While broiler numbers continue to expand in 2016-17, Earnest pointed out that the amount of birds being placed through operators isn’t enough to keep up with what the demand cycle is in this segment.

“The amount of wings in cold storage was at an extreme deficit at the beginning of summer this year, when we typically see those building up,” he explained.

Prices also typically decline from March to May after football season and March Madness, Earnest said, adding, “That dynamic broke down last year.
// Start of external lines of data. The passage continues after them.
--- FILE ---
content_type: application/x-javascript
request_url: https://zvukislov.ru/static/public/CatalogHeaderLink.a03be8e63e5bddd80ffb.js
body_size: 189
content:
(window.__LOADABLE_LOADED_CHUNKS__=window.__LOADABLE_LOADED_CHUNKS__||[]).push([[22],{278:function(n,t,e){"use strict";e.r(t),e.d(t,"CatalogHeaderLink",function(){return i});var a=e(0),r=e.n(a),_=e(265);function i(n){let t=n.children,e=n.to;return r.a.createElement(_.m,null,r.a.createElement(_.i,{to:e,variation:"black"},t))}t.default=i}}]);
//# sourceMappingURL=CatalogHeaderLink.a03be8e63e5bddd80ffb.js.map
Some major national players continued to push aggressive ads at the culmination of football season and through the early spring months,” perhaps due to slowing food traffic. “It worked -- almost too well,” Earnest said, adding that it brought wings to historic levels in the spot markets during the end of May and early June.

“That’s putting a lot of pressure on the markets going into fall, and it’s continuing to provide a boost to the overall cutout,” he said.

Earnest does not expect any cost relief from now through the end of the year. In fact, he said some analysts are predicting that wings could get as high as $2.50/lb., which is quite a jump from past years.